第53話 漆黒の殺意

 思えばフリッカは最初から一貫としていた。

 少女時代に憧れた『魔女』に会いたくて気がつけばFBIになっていた――九龍城へ来るまでの車内で彼女はそうピートに語った。

 彼女にとって魔法使いとは、見果てぬ『夢』である。

 それが今、目の前に現れようとしているのだ。

 思い描いてきた『魔女』のイメージは如何ばかりのものだろう。

 フリッカは信じている。自らの『仮説』と魔法使いの気高さを。

 たとえ何人が彼女の説を覆そうとも微動だにしない。

 彼はフリッカの、こういう融通の利かなさは嫌いではなかった――。

「ちょいと弱気になり過ぎてたな」

「え?」

「いや。こっちの話だ」

 ピートはパサついている彼女の赤毛をくしゃりとやった。

「で、わたし考えたんですけど――って、うわぁぁ」

 いつものようにフリッカが何かに、もしくは何もないところで蹴躓いて転びそうになる。あわや顔から地面へとダイブしかけたところを、ピートが前かがみになって支えてやった。

 豊満な彼女の肉体が、重力へと引かれる様子を体感するピート。「何をやってるんだ」といつもの軽口を言おうとした、その鼻先に。

 一瞬、何かが掠めていった。

 それはそのまま彼らの左手側にある廃ビルの壁へと突き刺さり、小さな穴を穿つ。

 淡い月光に照らされて浮かぶ灰色の煙と、微かな火薬の臭い。

「なっ――」

 ピートは全身の毛穴が一気に開いたような感覚に襲われていた。

 脳内ではフルボリュームで警告音が鳴り響いている。

 思考よりも先に身体動いた。

 彼はフリッカを抱いたまま、地面を蹴った。

 次の瞬間、またしても廃ビルの壁に新たな黒点が生まれた。脆くなったコンクリートを削り取り、儚げに地面へと落ちる。

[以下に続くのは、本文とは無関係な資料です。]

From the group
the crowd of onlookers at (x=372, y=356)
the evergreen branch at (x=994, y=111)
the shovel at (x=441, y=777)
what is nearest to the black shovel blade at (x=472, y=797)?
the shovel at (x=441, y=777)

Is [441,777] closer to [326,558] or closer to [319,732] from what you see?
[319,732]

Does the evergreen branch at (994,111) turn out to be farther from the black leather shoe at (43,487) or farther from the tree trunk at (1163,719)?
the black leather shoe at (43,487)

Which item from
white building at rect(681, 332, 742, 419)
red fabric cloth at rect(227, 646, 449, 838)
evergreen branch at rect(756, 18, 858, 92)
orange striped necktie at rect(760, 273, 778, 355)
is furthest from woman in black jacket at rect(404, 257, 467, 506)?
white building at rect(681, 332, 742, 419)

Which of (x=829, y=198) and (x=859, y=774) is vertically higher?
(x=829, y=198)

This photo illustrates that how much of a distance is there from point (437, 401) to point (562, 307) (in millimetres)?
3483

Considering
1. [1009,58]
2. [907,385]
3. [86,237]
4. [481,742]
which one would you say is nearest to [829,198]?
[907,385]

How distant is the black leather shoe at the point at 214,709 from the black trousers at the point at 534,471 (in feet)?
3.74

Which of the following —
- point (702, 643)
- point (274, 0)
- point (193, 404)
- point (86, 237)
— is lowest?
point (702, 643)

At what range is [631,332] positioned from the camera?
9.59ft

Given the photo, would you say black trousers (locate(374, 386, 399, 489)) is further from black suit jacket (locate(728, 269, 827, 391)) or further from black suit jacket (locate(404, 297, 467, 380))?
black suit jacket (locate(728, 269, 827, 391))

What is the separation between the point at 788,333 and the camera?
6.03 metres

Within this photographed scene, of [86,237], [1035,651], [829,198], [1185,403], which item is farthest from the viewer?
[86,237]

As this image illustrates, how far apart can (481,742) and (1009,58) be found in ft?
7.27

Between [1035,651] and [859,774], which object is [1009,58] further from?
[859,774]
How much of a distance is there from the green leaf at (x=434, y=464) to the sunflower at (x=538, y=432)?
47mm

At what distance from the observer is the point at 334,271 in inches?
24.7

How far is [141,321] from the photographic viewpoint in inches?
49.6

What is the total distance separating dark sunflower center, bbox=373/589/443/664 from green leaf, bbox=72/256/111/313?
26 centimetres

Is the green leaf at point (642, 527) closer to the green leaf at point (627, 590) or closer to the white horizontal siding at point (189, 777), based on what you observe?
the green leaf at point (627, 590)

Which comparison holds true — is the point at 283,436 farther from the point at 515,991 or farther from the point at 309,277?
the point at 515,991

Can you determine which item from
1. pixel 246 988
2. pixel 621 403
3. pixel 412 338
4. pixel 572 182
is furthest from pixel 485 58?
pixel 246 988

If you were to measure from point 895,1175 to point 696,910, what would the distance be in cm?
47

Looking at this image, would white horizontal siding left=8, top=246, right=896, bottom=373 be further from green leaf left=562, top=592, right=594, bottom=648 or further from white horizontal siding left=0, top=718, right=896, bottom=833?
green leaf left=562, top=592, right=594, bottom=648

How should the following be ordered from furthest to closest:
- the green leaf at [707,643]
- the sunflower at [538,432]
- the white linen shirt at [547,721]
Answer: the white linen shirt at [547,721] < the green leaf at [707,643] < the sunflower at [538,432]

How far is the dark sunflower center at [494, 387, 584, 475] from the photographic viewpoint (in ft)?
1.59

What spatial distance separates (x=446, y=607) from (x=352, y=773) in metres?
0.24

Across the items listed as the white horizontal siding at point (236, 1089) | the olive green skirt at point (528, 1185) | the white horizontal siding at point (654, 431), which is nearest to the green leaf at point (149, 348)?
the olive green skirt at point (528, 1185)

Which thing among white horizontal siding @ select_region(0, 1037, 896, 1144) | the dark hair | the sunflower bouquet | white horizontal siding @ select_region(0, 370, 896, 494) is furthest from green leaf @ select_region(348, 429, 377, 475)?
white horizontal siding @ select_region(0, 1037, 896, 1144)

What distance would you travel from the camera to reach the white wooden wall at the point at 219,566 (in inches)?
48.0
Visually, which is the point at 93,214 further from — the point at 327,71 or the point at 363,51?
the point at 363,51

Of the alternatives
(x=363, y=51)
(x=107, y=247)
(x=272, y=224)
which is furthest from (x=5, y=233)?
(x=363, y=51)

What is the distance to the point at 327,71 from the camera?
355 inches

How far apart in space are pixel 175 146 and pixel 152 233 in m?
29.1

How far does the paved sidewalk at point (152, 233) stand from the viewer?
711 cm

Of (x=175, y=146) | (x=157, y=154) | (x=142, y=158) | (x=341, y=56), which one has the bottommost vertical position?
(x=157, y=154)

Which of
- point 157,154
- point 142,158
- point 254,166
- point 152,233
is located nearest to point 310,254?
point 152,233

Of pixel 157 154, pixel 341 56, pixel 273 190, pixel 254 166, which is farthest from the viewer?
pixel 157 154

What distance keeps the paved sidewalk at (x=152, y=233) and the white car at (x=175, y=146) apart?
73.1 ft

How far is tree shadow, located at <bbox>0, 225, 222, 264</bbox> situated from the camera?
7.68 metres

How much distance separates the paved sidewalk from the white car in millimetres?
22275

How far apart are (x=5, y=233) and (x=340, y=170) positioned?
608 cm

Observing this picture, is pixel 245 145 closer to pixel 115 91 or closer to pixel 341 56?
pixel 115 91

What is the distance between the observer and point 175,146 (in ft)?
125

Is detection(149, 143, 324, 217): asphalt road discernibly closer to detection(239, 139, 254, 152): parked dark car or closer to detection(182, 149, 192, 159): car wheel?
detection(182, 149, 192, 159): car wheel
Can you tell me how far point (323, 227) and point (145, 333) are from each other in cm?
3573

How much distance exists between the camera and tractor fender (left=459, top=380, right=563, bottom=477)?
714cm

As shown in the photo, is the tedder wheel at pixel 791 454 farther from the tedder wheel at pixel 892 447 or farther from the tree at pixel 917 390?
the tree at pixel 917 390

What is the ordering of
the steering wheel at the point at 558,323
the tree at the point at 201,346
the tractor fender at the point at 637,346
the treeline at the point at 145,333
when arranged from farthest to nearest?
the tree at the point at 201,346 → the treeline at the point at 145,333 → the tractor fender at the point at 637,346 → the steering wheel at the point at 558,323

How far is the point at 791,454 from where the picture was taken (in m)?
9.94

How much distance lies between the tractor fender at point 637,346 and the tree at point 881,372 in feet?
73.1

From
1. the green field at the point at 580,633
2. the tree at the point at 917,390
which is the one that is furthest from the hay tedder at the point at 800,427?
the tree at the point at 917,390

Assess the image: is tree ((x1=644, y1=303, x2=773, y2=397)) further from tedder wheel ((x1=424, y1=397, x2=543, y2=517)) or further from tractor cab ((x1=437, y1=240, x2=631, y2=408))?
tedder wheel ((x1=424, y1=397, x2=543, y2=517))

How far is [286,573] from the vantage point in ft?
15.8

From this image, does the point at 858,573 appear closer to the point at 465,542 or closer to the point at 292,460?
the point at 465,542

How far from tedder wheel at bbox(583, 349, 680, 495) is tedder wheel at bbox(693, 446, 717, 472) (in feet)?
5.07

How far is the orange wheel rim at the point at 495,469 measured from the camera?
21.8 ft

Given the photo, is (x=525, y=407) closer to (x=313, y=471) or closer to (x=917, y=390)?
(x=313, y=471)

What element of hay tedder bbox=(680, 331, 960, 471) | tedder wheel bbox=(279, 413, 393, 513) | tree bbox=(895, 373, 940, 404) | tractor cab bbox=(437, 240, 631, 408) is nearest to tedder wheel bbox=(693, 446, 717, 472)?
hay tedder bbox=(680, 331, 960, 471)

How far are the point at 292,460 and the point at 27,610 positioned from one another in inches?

 ピートは彼女の盾となりながら、手近な曲がり角へと飛び込んだ。しかし一秒と遅れずに追撃の弾丸は撃ち込まれ、廃ビルの壁をわずかに砕いていった。

 そう弾丸である。発砲音は一切聞こえないが、明らかに銃撃を受けている。

 ピートは直感に従って危機を回避すると、注意深く物陰から顔を出した。

 弾道から見ても、『敵』は彼らの後方にいたはず。

 薄暗い路地裏が続く、廃ビルの谷間。

 月明かりに照らされて走り去る、白衣の後ろ姿をピートは見た。

「ハザマぁ!」

 物陰から飛び出すとピートは、その後ろ姿に向かって走りだそうとした。

 だが、

「ぴ、ピートさんっ」

 振り向くと腰を抜かしたフリッカが、弱々しそうに彼を呼んだ。

 遠ざかる白衣の背中は、次第に闇へと消えてゆく。

「くっ!」

 ピートはフリッカのもとへと駆け寄った。